Reading passage
= Beginning of Section =

83% accuracy of our classifier logistic model.

Tree Classification

features <- data.frame(matrix(data,ncol=ncol(data)))
set.seed(123)
train_indices <- sample(1:nrow(features),size=0.8*nrow(features))
train <- features[train_indices,]
test <- features[-train_indices,]
par(mfrow=c(1,1))
tree_model <- rpart(weathersit~hum+windspeed,data=train)
rpart.plot(tree_model,
           main="Tree Model of windspeed & humidity influence")

Forecasting

library(forecast)
data <- data %>% mutate(dteday_original=as.Date(dteday))
data$dteday_original <- as.POSIXct(data$dteday_original)
ts_data <- ts(data$registered,frequency=24)

= End of Section =

Data shown
= Beginning of Section =

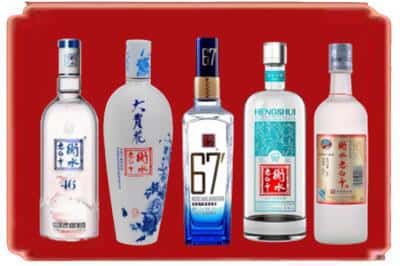 绥中县回收衡水老白干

= End of Section =

Assigned task
Write the next part of the R modeling walkthrough, starting right after its last line of code. The listing is unrelated to the R modeling walkthrough and stands on its own.

Exercise output
train_data <- window(ts_data,start=24,end=30)
test_data <- window(ts_data,start=30)

Forescasting for the next 6 months after December 2012(n=24 mnths-30mnths)

modelt <- auto.arima(train_data)
forecast_values <- forecast(modelt, h=6)
autoplot(forecast_values)+
  autolayer(train_data,series="Observed")+
  ggtitle("Forecast of Rainfall Intensity")+
  xlab("Time in Months")+
  ylab("Rainfall Intensity")